Text provided:
Yet despite the numerous books compiled from his public talks, Burma’s most elder monk rarely gave interviews. In Wisdom for the World he breaks his silence to reveal some of his most compelling insights, delivered as his final teaching for the people of the world. Over nine nights before he passed away in April 2016 at the age of 95, UPandita weighed in on some of the most critical issues facing the world today through these exceptionally rare and remarkable conversations with his first Western student and friend of nearly 40 years, Alan Clements. Covering topics from religious extremism to systemic oppression, and the requisites for surmounting them, U Pandita deftly elaborates on the globally adopted Mahasi Sayadaw system of mindfulness meditation and its application in our troubled world. “More important than victory of others is to be victorious over oneself”, he says, illuminating the difference between right and wrong mindfulness and calling for a worldwide revolution in Spiritual Intelligence, or “SQ” (a key component of his teachings over the past 15 years).

In this interview with Alan Clements we will have a lively dialogue about a world in crisis, inner acts of rebellion, a modern meaning of hope and the structures of totalitarianism that are emerging everywhere as well as how to practice spiritual self-defense” to safeguard oneself from indoctrination and servitude.

What to work on:
Copy out the passage about U Pandita and Wisdom for the World word for word, from start to finish.

Rows from a spatial reasoning dataset:
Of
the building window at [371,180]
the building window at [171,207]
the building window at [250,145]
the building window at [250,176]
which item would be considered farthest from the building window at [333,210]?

Answer:
Yet despite the numerous books compiled from his public talks, Burma’s most elder monk rarely gave interviews. In Wisdom for the World he breaks his silence to reveal some of his most compelling insights, delivered as his final teaching for the people of the world. Over nine nights before he passed away in April 2016 at the age of 95, UPandita weighed in on some of the most critical issues facing the world today through these exceptionally rare and remarkable conversations with his first Western student and friend of nearly 40 years, Alan Clements. Covering topics from religious extremism to systemic oppression, and the requisites for surmounting them, U Pandita deftly elaborates on the globally adopted Mahasi Sayadaw system of mindfulness meditation and its application in our troubled world. “More important than victory of others is to be victorious over oneself”, he says, illuminating the difference between right and wrong mindfulness and calling for a worldwide revolution in Spiritual Intelligence, or “SQ” (a key component of his teachings over the past 15 years).

In this interview with Alan Clements we will have a lively dialogue about a world in crisis, inner acts of rebellion, a modern meaning of hope and the structures of totalitarianism that are emerging everywhere as well as how to practice spiritual self-defense” to safeguard oneself from indoctrination and servitude.